Step 1: Formulate the equation using the provided matrix.
Given the equation \( A^2 - 4 + kI_2 = 0 \), we first compute \( A^2 \) for the matrix \( A = \begin{bmatrix} 2 & -1 \\ -1 & 2 \end{bmatrix} \).

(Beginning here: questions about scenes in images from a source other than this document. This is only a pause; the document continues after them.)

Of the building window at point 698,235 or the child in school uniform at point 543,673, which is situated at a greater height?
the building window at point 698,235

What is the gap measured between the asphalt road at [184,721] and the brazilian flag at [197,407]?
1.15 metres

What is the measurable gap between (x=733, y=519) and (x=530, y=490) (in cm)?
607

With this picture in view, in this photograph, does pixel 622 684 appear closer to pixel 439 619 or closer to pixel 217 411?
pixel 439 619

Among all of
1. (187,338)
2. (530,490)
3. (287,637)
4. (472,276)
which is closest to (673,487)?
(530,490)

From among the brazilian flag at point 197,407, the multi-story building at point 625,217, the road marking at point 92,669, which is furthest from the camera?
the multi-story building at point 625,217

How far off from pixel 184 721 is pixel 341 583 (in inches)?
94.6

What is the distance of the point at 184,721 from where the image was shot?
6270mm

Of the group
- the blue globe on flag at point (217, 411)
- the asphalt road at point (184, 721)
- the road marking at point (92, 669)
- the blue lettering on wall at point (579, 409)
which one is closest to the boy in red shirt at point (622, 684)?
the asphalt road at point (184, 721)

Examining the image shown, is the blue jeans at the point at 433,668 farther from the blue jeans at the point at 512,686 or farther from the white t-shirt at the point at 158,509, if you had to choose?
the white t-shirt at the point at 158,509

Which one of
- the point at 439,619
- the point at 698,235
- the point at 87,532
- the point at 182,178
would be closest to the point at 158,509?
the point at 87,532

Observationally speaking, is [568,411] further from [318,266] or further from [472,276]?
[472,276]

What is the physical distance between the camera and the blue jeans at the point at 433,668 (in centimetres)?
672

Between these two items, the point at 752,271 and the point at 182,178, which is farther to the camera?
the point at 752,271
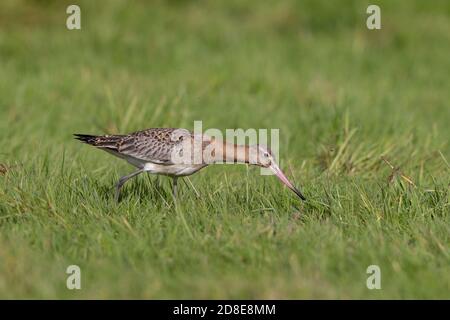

The calculation of \( A^2 \) is as follows: \[ A^2 = A \times A = \begin{bmatrix} 2 & -1 \\ -1 & 2 \end{bmatrix} \begin{bmatrix} 2 & -1 \\ -1 & 2 \end{bmatrix} = \begin{bmatrix} 5 & -4 \\ -4 & 5 \end{bmatrix} \] Step 2: Substitute into the equation.
\[ A^2 - 4I_2 + kI_2 = \begin{bmatrix} 5 & -4 \\ -4 & 5 \end{bmatrix} - 4I_2 + kI_2 \] \[ = \begin{bmatrix} 5 & -4 \\ -4 & 5 \end{bmatrix} - \begin{bmatrix} 4 & 0 \\ 0 & 4 \end{bmatrix} + \begin{bmatrix} k & 0 \\ 0 & k \end{bmatrix} \] \[ = \begin{bmatrix} 1 + k & -4 \\ -4 & 1 + k \end{bmatrix} \] Step 3: Solve for \(k\).
For the matrix to equal zero, we require: \[ 1 + k = 0 \quad \text{and} \quad -4 = 0 \] However, the second condition, \(-4 = 0\), is not possible.
Conclusion: Therefore, the equation \(A^2 - 4 + kI_2 = 0\) has no real solution for \(k\).